■ Work instructions:
Rewrite the lines from the start of the records up to and including the line with "Returning a JSON", changing "compact JSON" to "minified JSON" and keeping everything else the same.

(Saved data entries)
■ ■ ■ ■

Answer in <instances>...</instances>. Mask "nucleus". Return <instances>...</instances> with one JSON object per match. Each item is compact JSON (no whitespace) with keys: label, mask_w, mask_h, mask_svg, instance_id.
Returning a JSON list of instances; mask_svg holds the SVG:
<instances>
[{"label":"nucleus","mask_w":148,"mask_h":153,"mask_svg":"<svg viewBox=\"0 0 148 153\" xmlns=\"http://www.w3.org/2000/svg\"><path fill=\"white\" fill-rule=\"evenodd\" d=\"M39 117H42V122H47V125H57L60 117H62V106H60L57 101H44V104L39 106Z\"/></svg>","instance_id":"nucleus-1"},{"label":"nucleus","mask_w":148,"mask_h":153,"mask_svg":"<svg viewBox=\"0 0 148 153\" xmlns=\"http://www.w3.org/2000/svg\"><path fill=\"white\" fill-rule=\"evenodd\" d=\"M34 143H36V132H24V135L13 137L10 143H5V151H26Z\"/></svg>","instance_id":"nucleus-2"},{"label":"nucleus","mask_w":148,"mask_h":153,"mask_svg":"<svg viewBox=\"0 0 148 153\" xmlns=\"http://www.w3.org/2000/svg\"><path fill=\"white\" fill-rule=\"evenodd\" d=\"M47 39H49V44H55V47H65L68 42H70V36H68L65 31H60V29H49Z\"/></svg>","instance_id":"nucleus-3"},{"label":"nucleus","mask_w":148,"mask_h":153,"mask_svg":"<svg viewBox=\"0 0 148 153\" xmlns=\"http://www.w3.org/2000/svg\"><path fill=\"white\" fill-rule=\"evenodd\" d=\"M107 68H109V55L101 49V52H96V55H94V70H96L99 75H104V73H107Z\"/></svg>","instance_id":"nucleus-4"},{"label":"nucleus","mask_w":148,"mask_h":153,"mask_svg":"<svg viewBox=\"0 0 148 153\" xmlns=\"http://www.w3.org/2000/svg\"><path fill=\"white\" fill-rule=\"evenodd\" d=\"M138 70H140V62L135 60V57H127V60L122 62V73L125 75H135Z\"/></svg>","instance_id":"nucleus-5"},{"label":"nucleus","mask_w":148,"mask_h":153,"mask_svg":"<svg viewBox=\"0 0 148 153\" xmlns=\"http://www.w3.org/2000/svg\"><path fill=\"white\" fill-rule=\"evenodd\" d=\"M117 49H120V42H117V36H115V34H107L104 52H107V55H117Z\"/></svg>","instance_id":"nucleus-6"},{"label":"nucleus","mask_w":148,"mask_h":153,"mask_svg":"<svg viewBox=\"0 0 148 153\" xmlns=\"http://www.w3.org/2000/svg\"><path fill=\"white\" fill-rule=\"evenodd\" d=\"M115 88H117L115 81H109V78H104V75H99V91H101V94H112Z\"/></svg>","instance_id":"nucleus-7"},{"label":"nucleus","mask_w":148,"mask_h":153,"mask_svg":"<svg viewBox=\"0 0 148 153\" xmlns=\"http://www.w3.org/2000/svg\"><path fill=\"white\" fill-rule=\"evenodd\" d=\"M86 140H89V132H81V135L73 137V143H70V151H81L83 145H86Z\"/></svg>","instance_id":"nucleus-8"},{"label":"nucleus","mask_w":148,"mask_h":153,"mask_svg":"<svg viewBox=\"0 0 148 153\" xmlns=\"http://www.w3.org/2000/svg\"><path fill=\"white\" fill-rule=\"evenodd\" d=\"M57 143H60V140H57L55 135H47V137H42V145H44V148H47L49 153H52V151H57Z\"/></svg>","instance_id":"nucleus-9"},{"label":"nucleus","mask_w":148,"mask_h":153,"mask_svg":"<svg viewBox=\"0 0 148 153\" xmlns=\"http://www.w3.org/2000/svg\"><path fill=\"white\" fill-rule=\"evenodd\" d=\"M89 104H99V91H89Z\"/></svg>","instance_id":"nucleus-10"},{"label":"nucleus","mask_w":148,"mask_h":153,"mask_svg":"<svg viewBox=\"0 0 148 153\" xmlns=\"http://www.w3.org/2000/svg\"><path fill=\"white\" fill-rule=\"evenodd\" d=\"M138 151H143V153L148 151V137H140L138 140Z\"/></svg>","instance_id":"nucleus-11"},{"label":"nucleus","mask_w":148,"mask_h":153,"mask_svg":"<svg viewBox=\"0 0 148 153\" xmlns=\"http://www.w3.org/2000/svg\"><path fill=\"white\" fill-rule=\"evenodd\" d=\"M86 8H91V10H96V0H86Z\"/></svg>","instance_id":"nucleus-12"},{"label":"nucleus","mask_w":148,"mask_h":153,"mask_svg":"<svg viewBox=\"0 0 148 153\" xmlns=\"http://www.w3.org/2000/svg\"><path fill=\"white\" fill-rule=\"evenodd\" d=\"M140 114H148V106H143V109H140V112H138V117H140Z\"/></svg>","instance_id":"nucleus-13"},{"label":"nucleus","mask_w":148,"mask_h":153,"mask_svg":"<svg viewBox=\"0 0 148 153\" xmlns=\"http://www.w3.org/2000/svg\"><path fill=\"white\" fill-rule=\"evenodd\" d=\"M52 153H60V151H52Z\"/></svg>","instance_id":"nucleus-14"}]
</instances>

■ ■ ■ ■

■ Solution for this exercise:
Answer in <instances>...</instances>. Mask "nucleus". Return <instances>...</instances> with one JSON object per match. Each item is minified JSON (no whitespace) with keys: label, mask_w, mask_h, mask_svg, instance_id.
Returning a JSON list of instances; mask_svg holds the SVG:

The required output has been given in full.